We all know how boring it is the output of the regular commands to obtain the operative system name in Linux or any other Linux flavor. It's quite common as well that we want to know which are the basic components of the server as the CPU name, amount of cores, available RAM, and so on. Knowing all of the necessary commands to display such information in every single distribution can be annoying and tedious. A lot of people think the same, and that's why an awesome package that solves this problem arose from the darkness. I'm talking about screenFetch.

screenFetch is a "Bash Screenshot Information Tool" that can be used to generate one of those nifty terminal theme information + ASCII distribution logos that you see in everyone's screenshots nowadays. It will auto-detect your distribution and display an ASCII version of that distribution's logo and some valuable information about the hardware of your server right away. There are options to specify no ASCII art, colors, taking a screenshot upon displaying info, and even customizing the screenshot command! This script is very easy to add to and can easily be extended.

Download screenFetch

As the idea of the package is to make it "universally" available, the installation of the package will vary according to your environment and the package manager that it uses. If your operative system isn't listed on the official installation manual, you may need to compile from source the package following these steps:

  1. Download the latest source at https://github.com/KittyKatt/screenFetch: wget -O screenfetch-dev https://git.io/vaHfR
  2. In a terminal, make the file executable by doing the following: chmod +x screenfetch-dev
  3. Then, either keep it there or move it to somewhere in your $PATH to make it available without having to use the full path to the script.

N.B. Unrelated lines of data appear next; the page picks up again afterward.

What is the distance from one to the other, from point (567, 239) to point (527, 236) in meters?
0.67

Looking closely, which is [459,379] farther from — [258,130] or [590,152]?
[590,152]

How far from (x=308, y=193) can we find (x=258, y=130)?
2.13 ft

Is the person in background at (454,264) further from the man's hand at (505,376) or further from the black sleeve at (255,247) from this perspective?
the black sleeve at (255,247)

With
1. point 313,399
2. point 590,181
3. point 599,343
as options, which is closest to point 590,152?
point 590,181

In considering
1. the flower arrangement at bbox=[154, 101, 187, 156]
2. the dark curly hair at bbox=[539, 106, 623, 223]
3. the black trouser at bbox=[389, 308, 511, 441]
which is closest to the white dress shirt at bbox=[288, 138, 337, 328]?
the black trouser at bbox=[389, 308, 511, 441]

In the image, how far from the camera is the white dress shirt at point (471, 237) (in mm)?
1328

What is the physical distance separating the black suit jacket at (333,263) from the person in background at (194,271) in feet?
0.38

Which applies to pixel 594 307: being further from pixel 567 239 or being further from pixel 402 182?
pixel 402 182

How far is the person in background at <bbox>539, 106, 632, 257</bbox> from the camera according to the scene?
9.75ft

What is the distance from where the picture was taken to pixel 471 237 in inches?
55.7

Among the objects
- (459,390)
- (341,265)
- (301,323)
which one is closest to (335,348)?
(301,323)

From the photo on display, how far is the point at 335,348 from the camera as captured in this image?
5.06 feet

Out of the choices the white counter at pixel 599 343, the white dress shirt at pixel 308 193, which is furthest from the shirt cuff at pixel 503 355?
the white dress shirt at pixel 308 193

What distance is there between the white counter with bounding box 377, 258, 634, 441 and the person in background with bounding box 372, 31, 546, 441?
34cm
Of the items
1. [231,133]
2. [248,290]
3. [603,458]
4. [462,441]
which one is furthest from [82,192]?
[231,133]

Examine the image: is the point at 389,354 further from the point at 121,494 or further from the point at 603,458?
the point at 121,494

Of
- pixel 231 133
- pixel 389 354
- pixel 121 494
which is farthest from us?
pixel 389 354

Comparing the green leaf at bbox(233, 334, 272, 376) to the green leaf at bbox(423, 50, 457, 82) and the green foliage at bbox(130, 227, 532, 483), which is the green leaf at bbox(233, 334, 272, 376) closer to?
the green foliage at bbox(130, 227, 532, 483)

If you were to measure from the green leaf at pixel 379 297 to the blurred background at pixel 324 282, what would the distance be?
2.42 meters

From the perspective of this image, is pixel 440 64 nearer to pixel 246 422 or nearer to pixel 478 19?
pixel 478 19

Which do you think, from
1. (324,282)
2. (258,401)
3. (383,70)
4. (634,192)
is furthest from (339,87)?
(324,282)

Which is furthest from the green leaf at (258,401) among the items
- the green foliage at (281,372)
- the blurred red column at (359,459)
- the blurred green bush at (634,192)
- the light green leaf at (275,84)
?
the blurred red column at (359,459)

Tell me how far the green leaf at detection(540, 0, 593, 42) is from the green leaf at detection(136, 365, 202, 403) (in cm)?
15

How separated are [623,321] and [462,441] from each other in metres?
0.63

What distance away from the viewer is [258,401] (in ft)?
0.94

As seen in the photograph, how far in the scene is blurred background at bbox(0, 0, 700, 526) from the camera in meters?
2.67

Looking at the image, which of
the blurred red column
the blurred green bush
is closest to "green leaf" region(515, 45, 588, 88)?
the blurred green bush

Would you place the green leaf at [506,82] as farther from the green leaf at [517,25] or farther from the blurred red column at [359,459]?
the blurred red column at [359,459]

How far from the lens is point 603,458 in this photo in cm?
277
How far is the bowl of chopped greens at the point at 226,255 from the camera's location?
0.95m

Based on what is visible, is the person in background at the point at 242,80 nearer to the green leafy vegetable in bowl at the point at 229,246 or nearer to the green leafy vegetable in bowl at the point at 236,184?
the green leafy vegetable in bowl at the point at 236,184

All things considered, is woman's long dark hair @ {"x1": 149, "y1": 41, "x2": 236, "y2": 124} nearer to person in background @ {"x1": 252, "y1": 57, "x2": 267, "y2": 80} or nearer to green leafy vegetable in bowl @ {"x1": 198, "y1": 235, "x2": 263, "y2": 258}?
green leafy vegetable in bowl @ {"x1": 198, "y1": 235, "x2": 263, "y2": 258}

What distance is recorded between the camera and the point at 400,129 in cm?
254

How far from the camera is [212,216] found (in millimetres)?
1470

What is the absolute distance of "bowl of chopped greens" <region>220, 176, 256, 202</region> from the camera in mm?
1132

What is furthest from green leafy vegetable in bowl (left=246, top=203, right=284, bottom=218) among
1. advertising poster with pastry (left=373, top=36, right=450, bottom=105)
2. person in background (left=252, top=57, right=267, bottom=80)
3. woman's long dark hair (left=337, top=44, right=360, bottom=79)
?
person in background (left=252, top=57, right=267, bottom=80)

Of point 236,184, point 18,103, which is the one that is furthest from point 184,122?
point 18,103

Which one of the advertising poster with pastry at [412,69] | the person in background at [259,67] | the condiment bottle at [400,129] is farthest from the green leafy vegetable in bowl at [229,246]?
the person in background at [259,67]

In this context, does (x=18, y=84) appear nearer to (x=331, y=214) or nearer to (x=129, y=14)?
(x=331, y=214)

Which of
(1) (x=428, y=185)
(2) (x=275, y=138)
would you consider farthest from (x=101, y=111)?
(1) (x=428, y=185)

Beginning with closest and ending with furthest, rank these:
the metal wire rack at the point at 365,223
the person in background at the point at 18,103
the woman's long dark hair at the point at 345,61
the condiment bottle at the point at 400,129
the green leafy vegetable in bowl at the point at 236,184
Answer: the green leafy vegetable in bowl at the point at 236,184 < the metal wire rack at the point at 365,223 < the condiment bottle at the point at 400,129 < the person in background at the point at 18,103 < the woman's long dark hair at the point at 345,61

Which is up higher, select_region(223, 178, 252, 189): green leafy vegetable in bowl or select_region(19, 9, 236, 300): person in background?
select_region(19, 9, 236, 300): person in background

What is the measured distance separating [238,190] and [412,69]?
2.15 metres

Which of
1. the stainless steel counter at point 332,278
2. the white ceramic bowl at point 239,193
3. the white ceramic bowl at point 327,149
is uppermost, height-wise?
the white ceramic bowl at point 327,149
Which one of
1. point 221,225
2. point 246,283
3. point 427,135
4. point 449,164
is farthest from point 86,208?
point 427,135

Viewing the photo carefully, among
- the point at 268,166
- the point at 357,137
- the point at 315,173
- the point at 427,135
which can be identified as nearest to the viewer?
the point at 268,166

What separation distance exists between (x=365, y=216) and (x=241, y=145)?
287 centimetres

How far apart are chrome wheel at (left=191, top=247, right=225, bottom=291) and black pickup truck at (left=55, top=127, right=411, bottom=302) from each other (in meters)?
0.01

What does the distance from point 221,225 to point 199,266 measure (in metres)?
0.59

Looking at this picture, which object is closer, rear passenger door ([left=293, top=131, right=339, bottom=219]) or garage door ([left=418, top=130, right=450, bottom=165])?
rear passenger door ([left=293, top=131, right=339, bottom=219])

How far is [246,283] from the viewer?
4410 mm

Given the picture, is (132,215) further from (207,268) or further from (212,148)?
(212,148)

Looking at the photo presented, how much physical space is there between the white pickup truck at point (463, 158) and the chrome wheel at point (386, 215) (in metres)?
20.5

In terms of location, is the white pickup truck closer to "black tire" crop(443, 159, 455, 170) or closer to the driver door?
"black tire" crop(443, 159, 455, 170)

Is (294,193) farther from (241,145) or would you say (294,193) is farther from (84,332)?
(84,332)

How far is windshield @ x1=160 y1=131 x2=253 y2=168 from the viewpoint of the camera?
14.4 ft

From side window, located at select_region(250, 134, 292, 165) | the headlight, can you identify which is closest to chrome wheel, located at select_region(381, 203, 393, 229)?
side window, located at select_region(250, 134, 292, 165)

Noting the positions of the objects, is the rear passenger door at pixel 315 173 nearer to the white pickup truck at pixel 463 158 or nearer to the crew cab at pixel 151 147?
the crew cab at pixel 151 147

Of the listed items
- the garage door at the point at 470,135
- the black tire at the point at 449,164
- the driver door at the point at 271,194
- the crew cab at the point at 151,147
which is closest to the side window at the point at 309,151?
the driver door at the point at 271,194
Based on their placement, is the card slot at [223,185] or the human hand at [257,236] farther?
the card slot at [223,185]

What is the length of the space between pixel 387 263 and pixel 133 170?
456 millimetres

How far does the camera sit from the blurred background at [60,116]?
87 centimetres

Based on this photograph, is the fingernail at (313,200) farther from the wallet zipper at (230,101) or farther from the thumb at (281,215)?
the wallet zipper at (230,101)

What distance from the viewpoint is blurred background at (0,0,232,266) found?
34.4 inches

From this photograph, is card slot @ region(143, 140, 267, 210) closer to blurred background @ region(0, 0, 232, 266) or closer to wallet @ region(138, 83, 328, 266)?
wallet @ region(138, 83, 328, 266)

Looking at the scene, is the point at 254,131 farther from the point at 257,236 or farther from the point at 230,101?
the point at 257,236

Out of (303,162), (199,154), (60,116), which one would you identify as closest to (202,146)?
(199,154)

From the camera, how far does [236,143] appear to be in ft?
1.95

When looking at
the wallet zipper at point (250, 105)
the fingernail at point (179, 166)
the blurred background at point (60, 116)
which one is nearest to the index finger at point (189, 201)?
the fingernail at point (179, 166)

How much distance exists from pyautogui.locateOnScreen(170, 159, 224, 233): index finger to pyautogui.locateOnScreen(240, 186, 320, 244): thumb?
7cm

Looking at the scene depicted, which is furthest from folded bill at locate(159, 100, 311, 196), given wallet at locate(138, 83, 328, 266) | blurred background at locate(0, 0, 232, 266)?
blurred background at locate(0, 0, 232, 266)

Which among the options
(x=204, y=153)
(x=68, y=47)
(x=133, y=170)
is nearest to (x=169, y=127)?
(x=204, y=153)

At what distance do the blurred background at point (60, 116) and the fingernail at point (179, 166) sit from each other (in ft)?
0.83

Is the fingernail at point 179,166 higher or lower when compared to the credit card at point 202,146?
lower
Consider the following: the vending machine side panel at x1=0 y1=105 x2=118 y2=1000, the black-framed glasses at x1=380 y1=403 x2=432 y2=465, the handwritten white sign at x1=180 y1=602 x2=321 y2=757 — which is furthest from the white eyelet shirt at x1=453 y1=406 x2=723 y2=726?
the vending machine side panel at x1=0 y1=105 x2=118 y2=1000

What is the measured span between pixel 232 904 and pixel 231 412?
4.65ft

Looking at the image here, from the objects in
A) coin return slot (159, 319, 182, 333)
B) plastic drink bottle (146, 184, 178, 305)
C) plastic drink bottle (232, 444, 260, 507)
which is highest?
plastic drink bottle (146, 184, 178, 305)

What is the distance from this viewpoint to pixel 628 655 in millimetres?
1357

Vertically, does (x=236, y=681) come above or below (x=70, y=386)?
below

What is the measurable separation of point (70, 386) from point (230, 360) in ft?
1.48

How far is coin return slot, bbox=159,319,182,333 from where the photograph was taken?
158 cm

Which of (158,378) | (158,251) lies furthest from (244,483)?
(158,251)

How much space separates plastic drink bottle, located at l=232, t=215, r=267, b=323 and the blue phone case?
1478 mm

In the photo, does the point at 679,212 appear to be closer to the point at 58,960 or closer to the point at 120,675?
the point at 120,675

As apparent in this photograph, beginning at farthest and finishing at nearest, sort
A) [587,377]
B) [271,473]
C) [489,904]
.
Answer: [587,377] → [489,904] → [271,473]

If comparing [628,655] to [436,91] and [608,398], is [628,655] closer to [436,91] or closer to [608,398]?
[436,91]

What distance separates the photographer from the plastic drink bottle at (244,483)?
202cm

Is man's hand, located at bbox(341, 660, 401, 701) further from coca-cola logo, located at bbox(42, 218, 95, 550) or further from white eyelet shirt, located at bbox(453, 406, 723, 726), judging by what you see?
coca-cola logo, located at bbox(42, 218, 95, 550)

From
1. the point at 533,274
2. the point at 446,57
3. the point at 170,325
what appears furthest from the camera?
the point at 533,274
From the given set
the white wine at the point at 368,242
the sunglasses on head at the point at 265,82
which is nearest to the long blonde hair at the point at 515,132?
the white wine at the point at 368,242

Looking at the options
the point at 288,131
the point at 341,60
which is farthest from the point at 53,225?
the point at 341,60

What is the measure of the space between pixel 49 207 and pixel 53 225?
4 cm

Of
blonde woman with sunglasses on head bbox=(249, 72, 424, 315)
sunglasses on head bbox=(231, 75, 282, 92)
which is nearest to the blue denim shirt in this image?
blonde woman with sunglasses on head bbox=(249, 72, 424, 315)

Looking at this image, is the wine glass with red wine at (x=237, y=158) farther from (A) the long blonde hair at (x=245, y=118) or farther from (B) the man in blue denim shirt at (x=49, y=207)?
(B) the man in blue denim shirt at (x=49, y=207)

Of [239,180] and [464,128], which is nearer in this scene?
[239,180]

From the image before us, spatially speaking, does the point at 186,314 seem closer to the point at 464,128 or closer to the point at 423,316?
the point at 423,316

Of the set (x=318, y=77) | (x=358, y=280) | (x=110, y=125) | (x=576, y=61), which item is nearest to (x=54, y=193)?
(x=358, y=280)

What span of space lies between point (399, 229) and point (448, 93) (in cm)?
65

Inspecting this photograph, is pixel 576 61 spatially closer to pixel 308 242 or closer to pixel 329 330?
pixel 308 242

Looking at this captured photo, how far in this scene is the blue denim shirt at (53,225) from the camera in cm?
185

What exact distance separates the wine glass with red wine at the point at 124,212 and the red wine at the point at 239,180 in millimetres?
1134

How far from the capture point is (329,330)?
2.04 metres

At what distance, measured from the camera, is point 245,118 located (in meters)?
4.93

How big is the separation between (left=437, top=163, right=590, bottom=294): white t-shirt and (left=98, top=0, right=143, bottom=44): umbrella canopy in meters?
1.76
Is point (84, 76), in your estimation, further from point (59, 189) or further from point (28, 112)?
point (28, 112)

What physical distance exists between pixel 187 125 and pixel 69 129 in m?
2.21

But as we mentioned, it's only if your operative system isn't listed here. The installation for the following operative systems goes like this:

SulinOS

  1. inary it bc
  2. busybox wget -O screenfetch-dev https://git.io/vaHfR
  3. install screenfetch-dev /usr/bin/screenfetch

Arch Linux

  1. Install screenfetch from the official repositories or screenfetch-git from the AUR. That's it!

blackPanther OS

  1. Install screenfetch from the official repositories, e.g.: installing screenfetch

ChromeOS/ChromiumOS

  1. Requires Developer Mode to be enabled. Instructions to enable it and enter the CLI are here - https://www.chromium.org/chromium-os/poking-around-your-chrome-os-device.
  2. Download the executable file and put it under the /usr/local/bin/ directory: curl -L https://git.io/vaHfR > /usr/local/bin/screenfetch-dev
  3. Make the file executable by doing the following: chmod +x /usr/local/bin/screenfetch-dev

Crux Linux

  1. Install screenfetch from either 6c37/crux-ports or 6c37/crux-ports-git.

Fedora

  1. Install it with dnf running: dnf install screenfetch

FreeBSD

  1. Install screenfetch using the ports system: cd /usr/ports/sysutils/screenfetch/ && make install clean
  2. Install screenfetch as a binary package: pkg install screenFetch
  3. Make sure fdescfs(5) and procfs(5) are mounted, they're required by bash(1).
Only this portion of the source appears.